Class size 1-19, 50+: Again, reasonable, but I assume that the heavy weight here is going to lead to (or has already led to) plenty of classes with a hard cap at 19 and 49 students. Ideally, you’d want a more fine grained measurement here…

Graduation rate & performance: HUGE weight, at (18%+7.5%=25.5%). It’s not a terrible measure, but as another poster mentions, it may penalize schools that emphasize difficult technical degrees (MIT, CalTech). The heavy weight here may encourage schools to push some kids along who might be better off reconsidering their life/educational paths after a semester or two (or, may discourage universities from admitting risky cases in the first place).

First year retention rate: Similar issues to graduation rate.

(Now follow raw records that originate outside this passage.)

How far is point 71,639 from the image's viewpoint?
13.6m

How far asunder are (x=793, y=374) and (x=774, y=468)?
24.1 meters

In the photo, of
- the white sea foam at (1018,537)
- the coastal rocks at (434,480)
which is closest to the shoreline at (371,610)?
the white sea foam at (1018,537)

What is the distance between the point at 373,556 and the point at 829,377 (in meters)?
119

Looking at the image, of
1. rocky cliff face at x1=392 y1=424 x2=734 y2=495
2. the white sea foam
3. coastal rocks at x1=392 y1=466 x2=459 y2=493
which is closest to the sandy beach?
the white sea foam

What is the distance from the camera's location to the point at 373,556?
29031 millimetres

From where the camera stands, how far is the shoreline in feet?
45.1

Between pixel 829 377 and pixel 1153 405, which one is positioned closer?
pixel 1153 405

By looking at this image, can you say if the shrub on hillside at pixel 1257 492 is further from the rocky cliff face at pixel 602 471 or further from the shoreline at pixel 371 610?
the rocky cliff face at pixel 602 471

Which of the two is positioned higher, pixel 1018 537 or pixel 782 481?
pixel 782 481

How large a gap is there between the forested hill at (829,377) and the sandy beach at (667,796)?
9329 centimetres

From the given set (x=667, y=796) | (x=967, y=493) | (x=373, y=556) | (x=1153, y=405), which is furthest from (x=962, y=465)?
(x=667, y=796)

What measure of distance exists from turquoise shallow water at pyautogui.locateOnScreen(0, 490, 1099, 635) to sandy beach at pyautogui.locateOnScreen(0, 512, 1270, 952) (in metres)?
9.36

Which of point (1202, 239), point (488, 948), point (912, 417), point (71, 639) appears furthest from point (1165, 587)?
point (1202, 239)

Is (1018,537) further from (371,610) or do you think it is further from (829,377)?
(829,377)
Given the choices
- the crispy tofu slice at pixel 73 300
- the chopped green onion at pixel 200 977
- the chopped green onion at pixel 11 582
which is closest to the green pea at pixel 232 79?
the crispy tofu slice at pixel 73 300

Financial resources per student: Hopefully, this measures SPENDING, not endowment size (a big endowment doesn’t do much for students if it just piles up endlessly without being spent). Similar possible issues to the faculty compensation issues. Also, you don’t really NEED massive financial resources to teach history and english majors, relative to what you might need (or want anyways) for certain sciences.

Alumni giving rate: Not bad, but my guess is that this probably favors private unis over public (I think many folks have a greater reluctance to support institutions that are already receiving significant government support).

All that said, you could also pick on the various measures that colleges, in turn, use to select their admits (GPA, test scores, extra curriculars, various tip factors, etc).

Choosing (or ranking) contenders where inputs and/or outputs are somewhat fuzzy can be like trying to nail Jell-O to a tree.

“A school with 100% graduation is a school that isn’t appropriately weeding out weak students.”

Totally.

Look at Harvard (98%) and Yale (97%).